» **À FAIRE**
Transcris l'ensemble de la liste en un tableau JSON de chaînes, à raison d'une chaîne par ligne, sans les lignes vides.

» **DONNÉES FOURNIES**

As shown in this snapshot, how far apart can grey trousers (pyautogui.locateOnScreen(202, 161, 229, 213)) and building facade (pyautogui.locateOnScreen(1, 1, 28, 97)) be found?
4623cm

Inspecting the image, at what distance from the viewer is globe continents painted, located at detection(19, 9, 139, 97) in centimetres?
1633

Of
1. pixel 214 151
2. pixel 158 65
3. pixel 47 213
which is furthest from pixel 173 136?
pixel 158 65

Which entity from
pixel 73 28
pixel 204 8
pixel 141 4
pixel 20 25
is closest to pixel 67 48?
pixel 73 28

» **RÉSULTAT OBTENU**
[
  "As shown in this snapshot, how far apart can grey trousers (pyautogui.locateOnScreen(202, 161, 229, 213)) and building facade (pyautogui.locateOnScreen(1, 1, 28, 97)) be found?",
  "4623cm",
  "Inspecting the image, at what distance from the viewer is globe continents painted, located at detection(19, 9, 139, 97) in centimetres?",
  "1633",
  "Of",
  "1. pixel 214 151",
  "2. pixel 158 65",
  "3. pixel 47 213",
  "which is furthest from pixel 173 136?",
  "pixel 158 65",
  "Which entity from",
  "pixel 73 28",
  "pixel 204 8",
  "pixel 141 4",
  "pixel 20 25",
  "is closest to pixel 67 48?",
  "pixel 73 28"
]